The popular view of people who believe in horoscopes or cults as being credulous is incomplete. Frequently, perveyors of psueudoscience extol the idea of keeping an open mind. Interestingly, some of these same advocates deny the plausibility of reason and the scientific method. This creates the ironic mixture of credulity and pseudoskepticism. In my personal experience, some of the people who claim to have open minds about unconventional phenomenon are frequently very close minded. They refuse to accept conventional explanations about events and life.
Credulity can easily creep into our mindset if we’re not vigilant. Our parents and grandparents may have believed Dinah Shore when she extolled the benefits of owning a Chevrolet. In our times, we may choose to believe a media personality, athlete, or Internet star when they advocate a political view or lifestyle choice. This is one reason to be skeptical of hero worship.

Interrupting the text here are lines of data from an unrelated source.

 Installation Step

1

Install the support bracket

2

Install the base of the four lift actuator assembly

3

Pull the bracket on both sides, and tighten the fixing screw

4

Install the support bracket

Credulity is not just for the naive or clueless people among us. Sometimes professional people who embrace the scientific method and usually exercise observation, measurement, and reasoning display credulity in their personal views about politics and religion.
I know that I’ve been credulous about various things in my life. I blush when I remember that I used to put a lot of stock in astrology. I’m not ashamed of that fact anymore. It was a fun exercise in mental processing. Even though I got seriously side-tracked by the belief, nobody else was harmed, and I learned a very valuable lesson. It is OK to admit that even I can fall victim to credulity. Because I know that credulity is an easy, almost default mind-state, sober, non-cynical skepticism has become an important mental tool.
This is one reason I love All Fools Day. Have fun. Keep the pranks harmless. Don’t laugh at others. Laugh with them.